Severina by Rodrigo Rey Rosa

Translator: 

Chris Andrews, tr. New Haven, Connecticut. Yale University Press. 2014. ISBN 9780300196092

SeverinaSeverina is a multifaceted novel that exposes the complicated maneuvers which make up the dénouements of a nontraditional love story. Set amid the shelves of a local bookstore, the narrator, part owner of the store, observes a beautiful young woman surreptitiously shoplifting his books—not just any books, either, but specific, high-end books that would bring a good profit to the store. The bookstore’s name, La Entretenida (The Entertained), is a most descriptive name as it appropriately reflects the plot, the characters, and the culmination of the story in an ironic play-on-words. There is little that could be described as “entertaining” among dusty tomes on even dustier shelving units, unless, like me, you are an avid book reader. For people like me, there is nothing quite as fulfilling as wandering around a shadowy store, shelves reaching from floor to ceiling, dust motes gently tickling nose and eyes causing sneezes and sniffles, riffling through old books. That also appears to be the raison d’être of the book-lifter and her grandfather.

There is something refreshing about this novel, set as it is in a “real” bookstore. There is something ageless and reassuring about the physicality of holding actual, printed books in a world that is increasingly inhabited by books on electronic Kindles, Nooks, or iPads. For a “traditional” (paper book) reader, the ambience inside La Entretenida is comforting and familiar. The poetry readings that take place once per month might not be within our scope to recognize, but just being inside the holy-of-holies of a bookstore gives us a sense of days gone by.

The plot is somewhat convoluted as the bookseller falls in love with the book thief and allows her to continue stealing his stock until he confronts her, follows her to her lodgings, watches for her day by day, sees her leaving the country via plane, and waits for her to return. When she does return some months later, he secretly becomes a lodger in her pension so that he can be near her. He is confused by the man she lives with, who, he is told, is her husband, then her father, and eventually he discovers the man—Otto Blanco—is actually her grandfather. The plot complicates itself when Mr. Blanco has a stroke and the bookseller takes him and his granddaughter to live in his apartment. Eventually, the old man dies, either naturally or by his granddaughter’s hand, and she and the bookseller decide to bury him in the desert as neither Otto nor Severina are legal residents of the country, and it would prove complicated to explain their presence in the country, let alone the death of one of them by natural means or foul.

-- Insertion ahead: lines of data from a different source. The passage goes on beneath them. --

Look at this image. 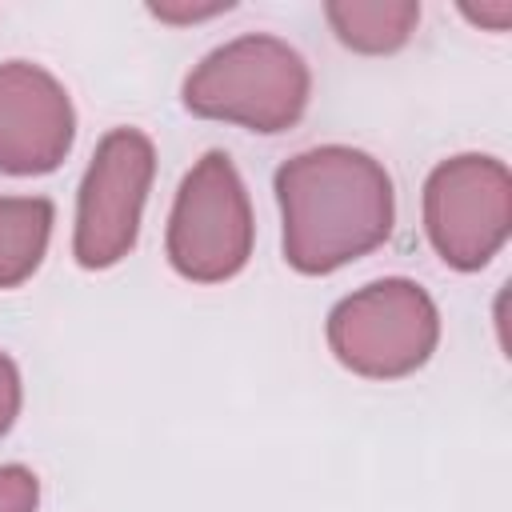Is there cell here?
<instances>
[{
    "label": "cell",
    "instance_id": "6da1fadb",
    "mask_svg": "<svg viewBox=\"0 0 512 512\" xmlns=\"http://www.w3.org/2000/svg\"><path fill=\"white\" fill-rule=\"evenodd\" d=\"M284 260L304 276H328L392 236L396 192L384 164L348 144L296 152L276 168Z\"/></svg>",
    "mask_w": 512,
    "mask_h": 512
},
{
    "label": "cell",
    "instance_id": "7a4b0ae2",
    "mask_svg": "<svg viewBox=\"0 0 512 512\" xmlns=\"http://www.w3.org/2000/svg\"><path fill=\"white\" fill-rule=\"evenodd\" d=\"M180 96L192 116L276 136L304 116L312 72L288 40L248 32L212 48L188 72Z\"/></svg>",
    "mask_w": 512,
    "mask_h": 512
},
{
    "label": "cell",
    "instance_id": "277c9868",
    "mask_svg": "<svg viewBox=\"0 0 512 512\" xmlns=\"http://www.w3.org/2000/svg\"><path fill=\"white\" fill-rule=\"evenodd\" d=\"M256 224L228 152H204L180 180L168 216V264L192 284L232 280L252 256Z\"/></svg>",
    "mask_w": 512,
    "mask_h": 512
},
{
    "label": "cell",
    "instance_id": "52a82bcc",
    "mask_svg": "<svg viewBox=\"0 0 512 512\" xmlns=\"http://www.w3.org/2000/svg\"><path fill=\"white\" fill-rule=\"evenodd\" d=\"M76 112L64 84L28 60L0 64V172L44 176L64 164Z\"/></svg>",
    "mask_w": 512,
    "mask_h": 512
},
{
    "label": "cell",
    "instance_id": "8fae6325",
    "mask_svg": "<svg viewBox=\"0 0 512 512\" xmlns=\"http://www.w3.org/2000/svg\"><path fill=\"white\" fill-rule=\"evenodd\" d=\"M20 372H16V364H12V356L8 352H0V436L16 424V416H20Z\"/></svg>",
    "mask_w": 512,
    "mask_h": 512
},
{
    "label": "cell",
    "instance_id": "9c48e42d",
    "mask_svg": "<svg viewBox=\"0 0 512 512\" xmlns=\"http://www.w3.org/2000/svg\"><path fill=\"white\" fill-rule=\"evenodd\" d=\"M52 236V200L44 196H0V288L24 284Z\"/></svg>",
    "mask_w": 512,
    "mask_h": 512
},
{
    "label": "cell",
    "instance_id": "ba28073f",
    "mask_svg": "<svg viewBox=\"0 0 512 512\" xmlns=\"http://www.w3.org/2000/svg\"><path fill=\"white\" fill-rule=\"evenodd\" d=\"M324 16L344 48L384 56L412 40L420 24V4L416 0H328Z\"/></svg>",
    "mask_w": 512,
    "mask_h": 512
},
{
    "label": "cell",
    "instance_id": "30bf717a",
    "mask_svg": "<svg viewBox=\"0 0 512 512\" xmlns=\"http://www.w3.org/2000/svg\"><path fill=\"white\" fill-rule=\"evenodd\" d=\"M40 504V480L24 464L0 468V512H36Z\"/></svg>",
    "mask_w": 512,
    "mask_h": 512
},
{
    "label": "cell",
    "instance_id": "3957f363",
    "mask_svg": "<svg viewBox=\"0 0 512 512\" xmlns=\"http://www.w3.org/2000/svg\"><path fill=\"white\" fill-rule=\"evenodd\" d=\"M440 344V312L432 296L404 276L376 280L344 296L328 312L332 356L368 380H400L428 364Z\"/></svg>",
    "mask_w": 512,
    "mask_h": 512
},
{
    "label": "cell",
    "instance_id": "7c38bea8",
    "mask_svg": "<svg viewBox=\"0 0 512 512\" xmlns=\"http://www.w3.org/2000/svg\"><path fill=\"white\" fill-rule=\"evenodd\" d=\"M228 8H232L228 0H220V4H204V8H196V4H148V12H152L156 20H168V24H196V20H212V16L228 12Z\"/></svg>",
    "mask_w": 512,
    "mask_h": 512
},
{
    "label": "cell",
    "instance_id": "8992f818",
    "mask_svg": "<svg viewBox=\"0 0 512 512\" xmlns=\"http://www.w3.org/2000/svg\"><path fill=\"white\" fill-rule=\"evenodd\" d=\"M152 176L156 148L140 128H112L96 144L76 196L72 256L80 268H112L136 248Z\"/></svg>",
    "mask_w": 512,
    "mask_h": 512
},
{
    "label": "cell",
    "instance_id": "5b68a950",
    "mask_svg": "<svg viewBox=\"0 0 512 512\" xmlns=\"http://www.w3.org/2000/svg\"><path fill=\"white\" fill-rule=\"evenodd\" d=\"M424 232L448 268H484L512 232V176L504 160L484 152L440 160L424 180Z\"/></svg>",
    "mask_w": 512,
    "mask_h": 512
},
{
    "label": "cell",
    "instance_id": "4fadbf2b",
    "mask_svg": "<svg viewBox=\"0 0 512 512\" xmlns=\"http://www.w3.org/2000/svg\"><path fill=\"white\" fill-rule=\"evenodd\" d=\"M472 24H480V28H488V32H504L508 28V20H512V0H496V4H480V8H460Z\"/></svg>",
    "mask_w": 512,
    "mask_h": 512
}]
</instances>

The twists and turns of the incredible story leave the reader awestruck, waiting for some kind of cataclysm to befall the lovers. Rodrigo Rey Rosa has set this short piece in his homeland of Guatemala, yet there is little to suggest that locus other than the suggestion of pervasive sociopolitical difficulties, which the narrator alludes to but does not fully explain. So, does the novel end happily? I suggest you read it and discover the conclusion for yourselves. It is worth the effort. I certainly look forward to reading more of Rey Rosa’s stories, and so will you after Severina.